The purpose of the traffic goal is to get as many people to your site as possible. So there is a risk that if you set up the wrong target group, who like to click on things but are not necessarily your buying persona, you will bring in a lot of users who will not be interested in what you have to offer. However, this does not mean that traffic cannot be used to make purchases.
Very often, when I advise my students to start online stores, I recommend the “traffic” goal, because in the early stages of development, scale is more important than accuracy . And it may turn out that campaigns such as catalog sales or conversion will not generate any purchases for you, because they will not be able to “swing” very much. In the meantime (taking into account canada rcs data what the average conversion rate looks like on online stores, which is around 1.5%), if we bring a sufficiently large group of people from the right target group to the website, this should also translate into sales.
As a curiosity, I will tell you that I have sometimes set up a campaign manually for groups that abandoned carts with several specific products precisely within the traffic objective. And achieved returns on such investments several times over.

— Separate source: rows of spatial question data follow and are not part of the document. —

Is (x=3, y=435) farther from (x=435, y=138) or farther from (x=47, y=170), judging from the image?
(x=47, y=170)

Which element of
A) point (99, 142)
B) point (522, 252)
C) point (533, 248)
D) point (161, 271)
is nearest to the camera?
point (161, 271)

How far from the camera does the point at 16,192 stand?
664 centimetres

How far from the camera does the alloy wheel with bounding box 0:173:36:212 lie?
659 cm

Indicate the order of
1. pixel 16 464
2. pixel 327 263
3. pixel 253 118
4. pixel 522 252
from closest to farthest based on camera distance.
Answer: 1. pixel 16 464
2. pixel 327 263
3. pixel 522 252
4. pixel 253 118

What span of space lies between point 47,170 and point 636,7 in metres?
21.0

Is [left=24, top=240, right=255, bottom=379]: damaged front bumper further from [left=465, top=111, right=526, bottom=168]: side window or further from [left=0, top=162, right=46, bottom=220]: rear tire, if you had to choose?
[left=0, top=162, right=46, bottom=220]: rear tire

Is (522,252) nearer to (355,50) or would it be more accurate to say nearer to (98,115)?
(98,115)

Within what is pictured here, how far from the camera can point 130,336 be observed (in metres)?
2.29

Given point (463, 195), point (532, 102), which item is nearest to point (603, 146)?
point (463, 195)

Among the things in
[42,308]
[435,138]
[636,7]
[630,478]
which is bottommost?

So there are experiments that you can sometimes indulge in with pleasure. However, in accordance with my advertising motto "first, do no harm, look for a safe solution", please treat the goal movement similarly to activity. That is, as a way to build the top of the funnel.
For example, you can show people articles on your company blog or other types of content, newsletter sign-up forms. As long as you offer them something interesting in return. Maybe a discount, or maybe some lead magnet material .
I don't deny that movement is a goal to watch out for. How does it work?